• [Try it]
Could you restate word for word every line from the one containing "of monarch |" to the end of the records, and nothing else?

Top of Provided material

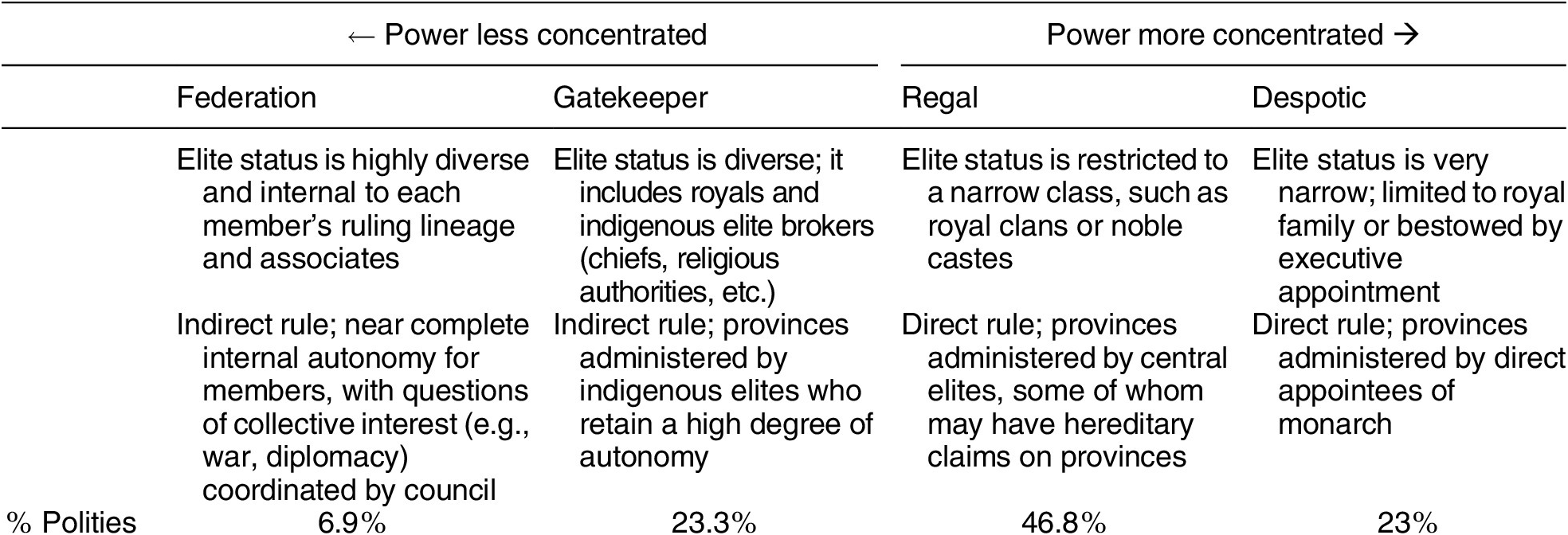 |  | ← Power less concentrated |  | Power more concentrated → |  |
|---|---|---|---|---|
|  | Federation | Gatekeeper | Regal | Despotic |
|  | Elite status is highly diverse and internal to each member's ruling lineage and associates | Elite status is diverse; it includes royals and indigenous elite brokers (chiefs, religious authorities, etc.) | Elite status is restricted to a narrow class, such as royal clans or noble castes | Elite status is very narrow; limited to royal family or bestowed by executive appointment |
|  | Indirect rule; near complete internal autonomy for members, with questions of collective interest (e.g., war, diplomacy) coordinated by council | Indirect rule; provinces administered by indigenous elites who retain a high degree of autonomy | Direct rule; provinces administered by central elites, some of whom may have hereditary claims on provinces | Direct rule; provinces administered by direct appointees of monarch |
| % Polities | 6.9% | 23.3% | 46.8% | 23% |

Bottom of Provided material

• [Answer for the task]
|  | Indirect rule; near complete internal autonomy for members, with questions of collective interest (e.g., war, diplomacy) coordinated by council | Indirect rule; provinces administered by indigenous elites who retain a high degree of autonomy | Direct rule; provinces administered by central elites, some of whom may have hereditary claims on provinces | Direct rule; provinces administered by direct appointees of monarch |
| % Polities | 6.9% | 23.3% | 46.8% | 23% |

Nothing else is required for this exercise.